Time time series of factors and trades are created using the previously defined functions. #N/A values are checked for, and a warning message is returned if a large portion of one or more securities is composed of #N/A values.

For example, if we are analyzing the time period 2012-2017, and one of our securities is a bond first issued in 2016, all of the inputs from 2012-2015 will be #N/A values. This could throw off our analysis, as we will fill in 0s for these preceding #N/A values later in the analysis. We may want to consider either altering our period of analysis or removing that security from the analysis provided it does not account for most of the variance in the portfolio.

  # clean testport
  testport <- na.locf(na.locf(testport), fromLast = TRUE)
  testport <- diff(testport)[-1,]
  
  # throw error if trade/factor names are incorrect
  if (length(port) != ncol(testport)) {
    stop("Check 'Trades' input in CSV file.  Trade name or weight is incorrect and is not being pulled from Bloomberg.")
  } else if (length(securities) != ncol(testdat)) {
    stop("Check 'Factors' input in CSV file.  Factor name or weight is incorrect and is not being pulled from Bloomberg.")
  } else {
    # print correlation matrix of predictors
    cat("Correlation matrix for predictors:", "\n")
    correlation.matrix <- lowerCor(testdat)
    cat("\n"); cat("\n"); cat("\n")
    cat("Factors and Trades input accepted.", "\n")
  }
  
  fullport <- format_port(testdat, testport, port.weights, securities.weights)[-1,]
  if (frq == "daily") {
    cat("Daily returns to be calculated.  Analysis proceeding...", "\n")
  } else if (frq == "weekly") {
    fullport <- apply.weekly(fullport, FUN=colSums)
    cat("Weekly returns to be Calculated.  Analysis proceeding...", "\n")
  } else if (frq == "monthly") {
    fullport <- apply.monthly(fullport, colSums)
    cat("Monthly returns to be calculated.  Analysis proceeding...", "\n")
  } else {
    stop("Check 'Frequency' input in CSV file.  Input incorrect.")  
  }

The portfolio is "cleaned" (properly formatted, #N/A values scrubbed) and differenced to reduce the effect of potentially non-stationary series. Errors are returned if the securities are not found on Bloomberg (likely due to a user input error in the Input file). The correlation matrix of the factors is both printed and saved as a variable.

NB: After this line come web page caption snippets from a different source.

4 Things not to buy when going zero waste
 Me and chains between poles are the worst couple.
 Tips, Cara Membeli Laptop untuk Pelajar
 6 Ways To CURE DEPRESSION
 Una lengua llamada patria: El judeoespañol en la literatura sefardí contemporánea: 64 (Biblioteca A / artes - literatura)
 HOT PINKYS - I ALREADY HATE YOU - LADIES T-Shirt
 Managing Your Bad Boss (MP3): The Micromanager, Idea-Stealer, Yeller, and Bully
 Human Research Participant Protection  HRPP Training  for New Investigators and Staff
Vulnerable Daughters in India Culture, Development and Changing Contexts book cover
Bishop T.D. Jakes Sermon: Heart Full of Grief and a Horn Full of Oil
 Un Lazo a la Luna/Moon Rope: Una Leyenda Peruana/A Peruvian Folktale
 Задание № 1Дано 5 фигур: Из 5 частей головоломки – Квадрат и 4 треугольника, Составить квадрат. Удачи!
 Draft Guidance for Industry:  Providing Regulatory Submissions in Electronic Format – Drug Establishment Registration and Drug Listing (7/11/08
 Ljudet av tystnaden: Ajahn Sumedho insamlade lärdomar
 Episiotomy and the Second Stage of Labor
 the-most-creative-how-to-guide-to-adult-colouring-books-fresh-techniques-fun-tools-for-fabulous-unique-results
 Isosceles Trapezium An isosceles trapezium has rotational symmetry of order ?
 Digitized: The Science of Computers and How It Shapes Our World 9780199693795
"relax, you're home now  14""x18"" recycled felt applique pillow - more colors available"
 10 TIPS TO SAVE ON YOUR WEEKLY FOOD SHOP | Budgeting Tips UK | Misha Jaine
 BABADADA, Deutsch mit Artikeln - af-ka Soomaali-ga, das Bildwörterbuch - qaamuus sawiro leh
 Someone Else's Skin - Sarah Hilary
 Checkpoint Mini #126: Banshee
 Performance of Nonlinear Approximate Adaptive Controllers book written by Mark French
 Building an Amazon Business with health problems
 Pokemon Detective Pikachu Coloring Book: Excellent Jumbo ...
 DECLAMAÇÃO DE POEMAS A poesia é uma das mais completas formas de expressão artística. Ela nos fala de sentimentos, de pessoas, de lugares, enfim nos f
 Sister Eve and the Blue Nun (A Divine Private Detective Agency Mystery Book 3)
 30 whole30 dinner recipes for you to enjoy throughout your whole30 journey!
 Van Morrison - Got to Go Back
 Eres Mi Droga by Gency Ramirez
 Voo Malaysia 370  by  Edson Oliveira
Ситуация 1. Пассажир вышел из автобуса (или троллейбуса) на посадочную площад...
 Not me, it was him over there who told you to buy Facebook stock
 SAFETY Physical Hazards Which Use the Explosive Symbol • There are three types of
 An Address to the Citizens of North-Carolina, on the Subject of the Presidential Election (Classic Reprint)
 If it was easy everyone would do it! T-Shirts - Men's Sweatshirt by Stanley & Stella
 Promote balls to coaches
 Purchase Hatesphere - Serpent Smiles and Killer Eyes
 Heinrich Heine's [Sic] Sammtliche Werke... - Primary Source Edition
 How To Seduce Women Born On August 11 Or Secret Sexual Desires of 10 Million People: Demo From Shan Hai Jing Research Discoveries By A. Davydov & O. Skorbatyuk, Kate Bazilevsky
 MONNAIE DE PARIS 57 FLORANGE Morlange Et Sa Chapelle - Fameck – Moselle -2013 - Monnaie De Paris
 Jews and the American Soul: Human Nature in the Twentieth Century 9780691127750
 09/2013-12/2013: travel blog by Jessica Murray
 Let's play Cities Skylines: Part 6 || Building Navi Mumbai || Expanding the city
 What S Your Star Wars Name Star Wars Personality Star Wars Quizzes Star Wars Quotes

Other errors may be printed if inputs are incorrect.

## Basic Linear Regression ##
  # Linear regression on each variable.
  regular.regression.output <- NULL
  for (i in 1:length(port)) {
    # format trade portfolio
    single.trade <- format_trade(td=testdat, wd=securities.weights, tp=testport[,i], wp=port.weights[i])
    if (frq == "weekly") {
      single.trade <- apply.weekly(single.trade, colSums)
    } else if (frq == "monthly") {
      single.trade <- apply.monthly(single.trade, colSums)
    }
    # run regression
    single.reg <- lm(trade.name ~., data=single.trade)
    # save variables of interest
    reg.coef <- coef(single.reg)[-1]
    reg.rsquared <- summary(single.reg)$r.squared * 100
    reg.wt <- as.double(port.weights[i])
    reg.nm <- nrow(single.trade) - testport.na[i,]
    
    # run training/testing to get RMSEP
    range.train <- 1:round(0.8*nrow(single.trade))
    train.data <- single.trade[range.train,]
    test.data <- single.trade[-range.train,]
    fit.train1 <- lm(trade.name ~., data=train.data)
    predictions1 <- predict(fit.train1, test.data)
    fit1.ActPred <- xts(cbind(actuals=test.data$trade.name, predicteds=predictions1))
    single.rmse <- sqrt(mean((fit1.ActPred$trade.name - fit1.ActPred$predicteds)^2))
    
    # format output
    reg.out <- c("weight"=reg.wt, reg.coef, 
                 "R-Squared"=reg.rsquared, 
                 "Root Mean Squared Error of Prediction (RMSEP)" = single.rmse, 
                 "Number of Observations" = reg.nm)
    reg.out <- as.data.frame(t(reg.out))
    rownames(reg.out) <- port[i]
    regular.regression.output <- rbind(regular.regression.output, reg.out)
  }

Multiple linear regressions are run, one for each trade in the input file. Information from each of the regressions (including coefficient values, $R^2$ values, and Root Mean Squared Error of Prediction) are stored in the regular.regression.output variable. This variable will be printed in the output file, and requires lots of formatting to be returned in a proper format. The function lm() is used for regression. In each loop, separate regressions are run over (i) the entire portfolio, and (ii) training/test datasets to compute the RMSEP on out-of-sample values.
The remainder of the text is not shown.